#Not able to run unsloth gemma 3 bnb on with dynamic lora on vllm?
10 messages · Page 1 of 1 (latest)
Dynamic LoRA with vLLM is not compatible with Unsloth Gemma 3 BnB-4bit models. Attempting to use dynamic LoRA (e.g., hot-swapping adapters) on these models in vLLM results in errors, and this is a known limitation. You can switch LoRA adapters on a regular (non-quantized) base model, but not with BnB-4bit quantized models. For dynamic LoRA, use non-quantized models or check for future updates from Unsloth and vLLM teams regarding support for this feature. See discussion and workarounds in the linked issues for more details.

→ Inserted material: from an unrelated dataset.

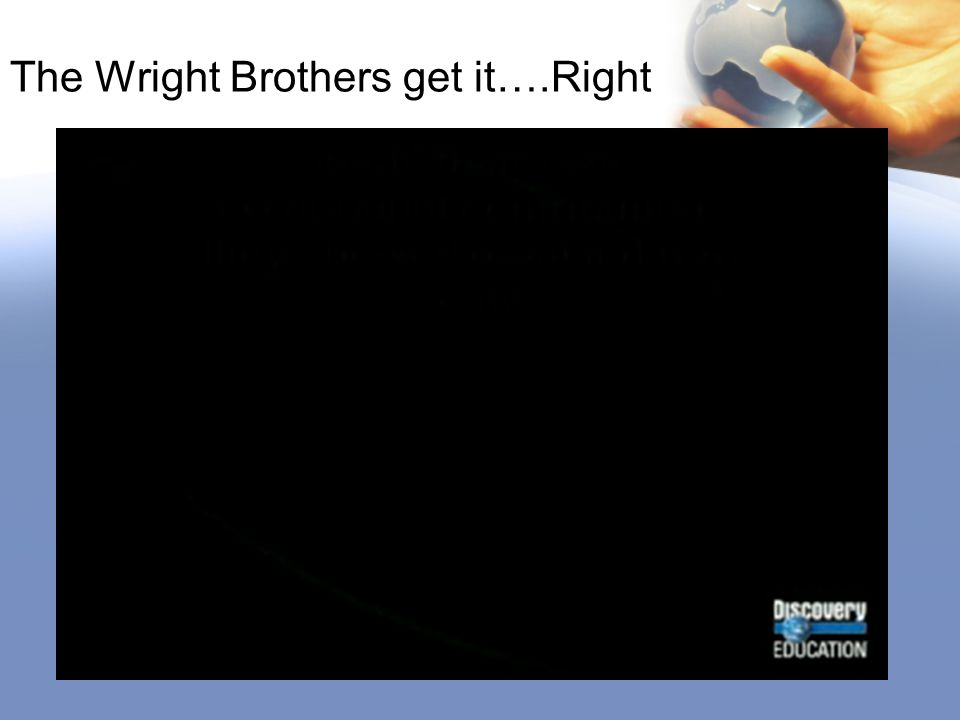 The Wright Brothers get it….Right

Would you like a step-by-step explanation or code examples for alternative approaches?
Sources:
so you are saying if i use regular unslot gemma model it will work
but that model will be twice the size and do i use on the fly quantizationn for it to work. Qwen works fine but this is giving issues.
It seems Gemma 3 BnB-4bit models are not compatible with hot-swapping adapters in vLLM
you could make an issue for vllm on their github, or see if they have any support in the discord
ok thanks! If you don't mind I think if you also start pushing for VLLm steps in your notebooks it will be great or your own inference engine on Docker compose if you can make it comparable with hot swappable, I will be the first to use. Qwen works phenomenal your bnb model. Right now yes we can do in python and all but you will get easy deployment for use cases for scale. I am sure there is a lot going on, so just whenever you have space.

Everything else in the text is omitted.